[英]How to count words in text and append in dictionary?
I'm trying to make a dictionary of frequency of words in a text but for some reason extra characters print out (I'm not sure if this is my text or if it's my code) and it doesn't successfully print out the lines or words that contain the invalid symbol! 我正在尝试制作文本中单词出现频率的字典,但由于某些原因,多余的字符会打印出来(我不确定这是我的文本还是代码),并且无法成功打印出行或包含无效符号的单词! This is the code I have: 这是我的代码:
def parse_documentation(filename):
filename=open(filename, "r")
lines = filename.read();
invalidsymbols=["`","~","!", "@","#","$"]
for line in lines:
for x in invalidsymbols:
if x in line:
print(line)
print(x)
print(line.replace(x, ""))
freq={}
for word in line:
count=counter(word)
freq[word]=count
return freq
Your code has several flaws. 您的代码有几个缺陷。 I will not solve all of them but point you in the right direction. 我不会解决所有问题,但会指出正确的方向。
Firstly, read
reads the whole file as a string. 首先, read
将整个文件读取为字符串。 I don't think that's your intention here. 我认为这不是您的意图。 Use readlines()

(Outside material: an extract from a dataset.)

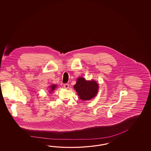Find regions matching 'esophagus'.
Instances as JSON below:
<instances>
[{"label":"esophagus","mask_w":151,"mask_h":151,"mask_svg":"<svg viewBox=\"0 0 151 151\" xmlns=\"http://www.w3.org/2000/svg\"><path fill=\"white\" fill-rule=\"evenodd\" d=\"M64 87L65 88L68 89V88H69V85L68 83H65V84L64 85Z\"/></svg>","instance_id":"obj_1"}]
</instances>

instead to get all lines in the file as a list. 使用readlines()
代替将文件中的所有行作为列表。
def parse_documentation(filename):
filename=open(filename, "r")
lines = filename.readlines(); # returns a list of all lines in file
invalidsymbols=["`","~","!", "@","#","$"]
freq = {} # declare this OUTSIDE of your loop.
for line in lines:
for letter in line:
if letter in invalidsymbols:
print(letter)
line = line.replace(letter, ""))
print line #this should print the line without invalid symbols.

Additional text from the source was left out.